Summer Internship: Learning Foreign Policy at DipNote

Posted by Aaron C. Bruce
September 3, 2010
Harry S Truman Building

About the Author: Aaron C. Bruce served as a Summer Editorial Assistant to DipNote.

There we sat, side by side, around the conference table. We, the Public Affairs summer interns were nervous, but also a little lethargic, as most of us had been sitting in the same position throughout the preceding practice session and pep talk. But now the moment had arrived, and it was time for the young Public Affairs interns to give their presentations in front of Assistant Secretary of of State for Public Affairs Philip J. Crowley and other U.S. Department of State directors and officials.

As I told the group assembled that day, to say that my time in Public Affairs was rewarding is an understatement. It doesn't adequately capture the vast wealth of information and insight I have gained in foreign policy issues. Every day of the job presented new and unique challenges and opportunities; the learning curve was steep; the pace, brisk. On my first day, I was asked to read and highlight Secretary Clinton's speech on Internet freedom. A scant two weeks later, I found myself drafting story pitches to multiple State Department bureaus, monitoring trending headlines among major news outlets for content relevant to foreign policy issues, and wrangling breaking stories around our YouTube channel.

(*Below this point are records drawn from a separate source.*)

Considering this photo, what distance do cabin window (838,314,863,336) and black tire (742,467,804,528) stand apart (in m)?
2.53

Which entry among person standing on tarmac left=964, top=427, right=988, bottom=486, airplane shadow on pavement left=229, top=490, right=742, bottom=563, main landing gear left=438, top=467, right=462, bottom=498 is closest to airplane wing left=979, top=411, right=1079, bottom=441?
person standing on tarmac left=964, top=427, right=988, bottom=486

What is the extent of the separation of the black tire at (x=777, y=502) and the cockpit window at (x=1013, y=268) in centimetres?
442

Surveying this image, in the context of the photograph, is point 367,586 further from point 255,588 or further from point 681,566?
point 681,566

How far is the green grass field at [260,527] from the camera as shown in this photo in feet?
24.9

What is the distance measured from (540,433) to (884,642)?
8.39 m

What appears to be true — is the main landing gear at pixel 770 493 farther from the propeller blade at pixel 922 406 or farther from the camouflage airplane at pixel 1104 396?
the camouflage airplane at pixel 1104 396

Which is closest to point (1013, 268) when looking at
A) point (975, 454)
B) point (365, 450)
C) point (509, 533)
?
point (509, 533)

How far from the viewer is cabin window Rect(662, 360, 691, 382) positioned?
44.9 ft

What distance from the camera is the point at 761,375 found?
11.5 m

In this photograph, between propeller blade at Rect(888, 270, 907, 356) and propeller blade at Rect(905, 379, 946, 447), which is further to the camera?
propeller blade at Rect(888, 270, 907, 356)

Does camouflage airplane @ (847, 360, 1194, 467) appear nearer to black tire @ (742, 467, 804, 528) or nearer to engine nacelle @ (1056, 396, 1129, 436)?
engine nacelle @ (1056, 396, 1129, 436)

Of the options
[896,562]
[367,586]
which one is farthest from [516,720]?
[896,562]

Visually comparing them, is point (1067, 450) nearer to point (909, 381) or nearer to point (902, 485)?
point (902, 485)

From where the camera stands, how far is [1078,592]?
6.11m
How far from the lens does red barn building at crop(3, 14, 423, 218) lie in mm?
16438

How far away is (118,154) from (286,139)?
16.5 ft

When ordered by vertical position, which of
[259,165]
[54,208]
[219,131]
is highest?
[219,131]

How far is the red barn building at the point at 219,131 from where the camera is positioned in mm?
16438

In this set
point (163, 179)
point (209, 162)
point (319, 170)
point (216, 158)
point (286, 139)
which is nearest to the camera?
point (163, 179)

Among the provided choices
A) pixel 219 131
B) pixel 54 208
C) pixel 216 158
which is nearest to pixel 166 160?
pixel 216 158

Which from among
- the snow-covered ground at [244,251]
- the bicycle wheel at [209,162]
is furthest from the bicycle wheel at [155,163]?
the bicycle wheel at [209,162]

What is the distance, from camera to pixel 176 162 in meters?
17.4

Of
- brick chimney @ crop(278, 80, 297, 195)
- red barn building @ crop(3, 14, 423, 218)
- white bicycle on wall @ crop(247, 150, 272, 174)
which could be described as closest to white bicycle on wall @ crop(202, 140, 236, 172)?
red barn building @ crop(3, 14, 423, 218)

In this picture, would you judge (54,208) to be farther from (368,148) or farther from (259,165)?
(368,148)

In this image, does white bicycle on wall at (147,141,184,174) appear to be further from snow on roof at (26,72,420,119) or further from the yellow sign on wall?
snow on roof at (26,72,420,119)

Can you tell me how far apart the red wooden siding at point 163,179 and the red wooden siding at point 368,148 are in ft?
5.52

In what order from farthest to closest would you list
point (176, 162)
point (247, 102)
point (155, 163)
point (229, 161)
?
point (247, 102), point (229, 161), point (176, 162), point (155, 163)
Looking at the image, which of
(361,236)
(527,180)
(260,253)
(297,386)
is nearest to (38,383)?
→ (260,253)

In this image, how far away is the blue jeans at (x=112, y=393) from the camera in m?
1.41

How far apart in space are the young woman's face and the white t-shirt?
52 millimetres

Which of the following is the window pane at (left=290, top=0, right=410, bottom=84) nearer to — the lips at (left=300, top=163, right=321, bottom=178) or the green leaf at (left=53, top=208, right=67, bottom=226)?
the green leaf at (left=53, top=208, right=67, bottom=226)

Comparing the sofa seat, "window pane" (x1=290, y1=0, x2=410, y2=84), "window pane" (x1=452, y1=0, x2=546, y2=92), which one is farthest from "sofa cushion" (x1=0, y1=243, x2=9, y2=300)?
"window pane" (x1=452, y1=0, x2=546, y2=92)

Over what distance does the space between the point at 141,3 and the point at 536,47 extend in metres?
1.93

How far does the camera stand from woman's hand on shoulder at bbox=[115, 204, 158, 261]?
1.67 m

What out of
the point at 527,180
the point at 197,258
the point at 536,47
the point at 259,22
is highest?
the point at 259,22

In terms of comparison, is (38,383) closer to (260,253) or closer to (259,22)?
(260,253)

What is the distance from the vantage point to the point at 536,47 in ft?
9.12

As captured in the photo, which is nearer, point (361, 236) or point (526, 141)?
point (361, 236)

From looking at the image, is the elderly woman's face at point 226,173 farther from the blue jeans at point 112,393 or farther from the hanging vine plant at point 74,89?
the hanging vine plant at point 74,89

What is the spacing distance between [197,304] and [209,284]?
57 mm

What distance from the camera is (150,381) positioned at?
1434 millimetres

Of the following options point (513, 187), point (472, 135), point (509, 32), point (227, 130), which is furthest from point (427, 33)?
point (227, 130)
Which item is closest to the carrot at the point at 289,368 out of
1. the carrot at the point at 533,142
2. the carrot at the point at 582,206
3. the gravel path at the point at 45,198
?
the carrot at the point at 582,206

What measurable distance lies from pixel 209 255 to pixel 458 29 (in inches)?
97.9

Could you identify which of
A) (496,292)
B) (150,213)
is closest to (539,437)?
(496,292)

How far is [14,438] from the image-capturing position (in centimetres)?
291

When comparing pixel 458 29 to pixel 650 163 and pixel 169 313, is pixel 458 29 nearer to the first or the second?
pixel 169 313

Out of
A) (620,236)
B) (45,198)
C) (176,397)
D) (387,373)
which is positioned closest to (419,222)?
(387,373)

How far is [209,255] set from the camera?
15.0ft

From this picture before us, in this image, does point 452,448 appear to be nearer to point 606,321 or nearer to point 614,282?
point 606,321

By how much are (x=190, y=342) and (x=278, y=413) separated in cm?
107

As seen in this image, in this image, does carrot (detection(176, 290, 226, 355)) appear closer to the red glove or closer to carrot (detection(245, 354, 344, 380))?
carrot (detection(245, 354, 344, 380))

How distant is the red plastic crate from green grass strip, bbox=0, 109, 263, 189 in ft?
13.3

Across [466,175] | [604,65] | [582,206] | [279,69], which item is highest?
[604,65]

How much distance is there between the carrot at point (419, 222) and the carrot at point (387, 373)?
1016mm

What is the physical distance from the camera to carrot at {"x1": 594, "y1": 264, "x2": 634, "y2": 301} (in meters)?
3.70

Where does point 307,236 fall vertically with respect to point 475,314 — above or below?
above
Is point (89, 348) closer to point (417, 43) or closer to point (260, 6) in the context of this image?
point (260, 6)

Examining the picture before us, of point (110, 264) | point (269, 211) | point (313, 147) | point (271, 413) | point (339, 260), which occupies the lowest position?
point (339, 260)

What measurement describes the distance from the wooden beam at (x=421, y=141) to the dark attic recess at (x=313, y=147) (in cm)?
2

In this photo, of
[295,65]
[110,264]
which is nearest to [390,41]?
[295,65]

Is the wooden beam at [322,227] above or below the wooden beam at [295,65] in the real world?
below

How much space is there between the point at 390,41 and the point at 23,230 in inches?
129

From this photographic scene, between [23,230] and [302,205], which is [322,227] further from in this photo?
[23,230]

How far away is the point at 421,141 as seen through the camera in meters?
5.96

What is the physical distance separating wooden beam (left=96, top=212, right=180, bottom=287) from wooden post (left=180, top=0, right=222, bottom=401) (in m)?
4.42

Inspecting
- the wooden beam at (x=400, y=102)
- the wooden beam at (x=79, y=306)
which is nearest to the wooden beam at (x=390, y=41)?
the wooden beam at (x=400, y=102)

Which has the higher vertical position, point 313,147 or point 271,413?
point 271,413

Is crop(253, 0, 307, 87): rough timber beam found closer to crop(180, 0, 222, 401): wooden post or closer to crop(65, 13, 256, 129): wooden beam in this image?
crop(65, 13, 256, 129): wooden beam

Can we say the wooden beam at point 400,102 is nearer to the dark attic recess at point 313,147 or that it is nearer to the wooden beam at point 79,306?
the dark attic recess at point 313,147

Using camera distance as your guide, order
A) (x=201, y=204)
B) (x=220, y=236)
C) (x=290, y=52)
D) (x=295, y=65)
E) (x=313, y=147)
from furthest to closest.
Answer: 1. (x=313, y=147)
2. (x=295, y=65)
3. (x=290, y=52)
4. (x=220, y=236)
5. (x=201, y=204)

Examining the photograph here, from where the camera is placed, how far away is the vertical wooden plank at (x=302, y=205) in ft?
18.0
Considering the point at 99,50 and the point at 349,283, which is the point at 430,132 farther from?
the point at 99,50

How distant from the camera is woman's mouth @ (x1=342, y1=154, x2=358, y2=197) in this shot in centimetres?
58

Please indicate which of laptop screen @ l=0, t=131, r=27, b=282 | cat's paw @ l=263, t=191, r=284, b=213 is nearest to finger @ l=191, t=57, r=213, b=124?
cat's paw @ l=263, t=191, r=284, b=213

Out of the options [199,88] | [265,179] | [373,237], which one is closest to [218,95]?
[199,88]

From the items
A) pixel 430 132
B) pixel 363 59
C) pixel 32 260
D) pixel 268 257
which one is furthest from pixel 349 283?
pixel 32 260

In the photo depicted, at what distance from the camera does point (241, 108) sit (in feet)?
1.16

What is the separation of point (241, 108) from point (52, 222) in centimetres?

At times, I was a little daunted by the scope of the opportunities that were there. Even a conversation in the cafeteria could turn into a learning experience, as I mingled with people from throughout the Department. And you never know who you're going to meet in the hallways. One day, I turned a corner and was shocked to see Secretary Clinton approaching. I managed to get out a "good morning," and she replied. In a way, the incident sums up my time in Public Affairs: unusual, inspiring, and rewarding.

It's never too early to start making plans for next summer, and I encourage anyone who is interested in foreign affairs to consider applying for a State Department internship. You can find more information at careers.state.gov/students.

Comments

Comments

Eric
|
New Mexico, USA
September 4, 2010

Eric in New Mexico writes:

Aaron,

Good luck on your next adventure, and you gave me a good chuckle as you described your hallway encounter...

You run into someone you see on TV a lot in person and there's this natural tendancy to "pinch youself" for a quick reality check and then go into star-struck mode.

As an intern 20 years ago in a recording studio, I had to get over that real quick or I couldn't do my job, as I was working with some rather famous people.

To illustrate this "strangness" it was "Gene Hackman week" on TV (before all this digital age transpired) and every morning I'd been opening up the studio prepping for voiceovers for the "Come Fly the Friendly Skies." United Airlines commercial as second eng. that Gene was narrating in our iso-booth.

After about three days of this I was taking a break and Gene was complaining about the producer "over producing" him...a little grumpy....and being a non-working moment I told him, "You know Mr. Hackman, it's a little odd for me to see you here." He looked sharply at me and asked "Oh? Why's that?" I told him about it being "Gene Hackman week" on the tube, "and here you are in the flesh, it's such an odd experience." He laughed and said, "What was on last night?" I said "Marooned." And he just went off on a very funny rant about how they had him stuck in "that space capsule for take after take" and suddenly the pesky producer in LA wasn't an issue anymore. All the tension had been broken and we got the session finished without any hassles.

You gotta remember folks are simply human, and "good morning" works too.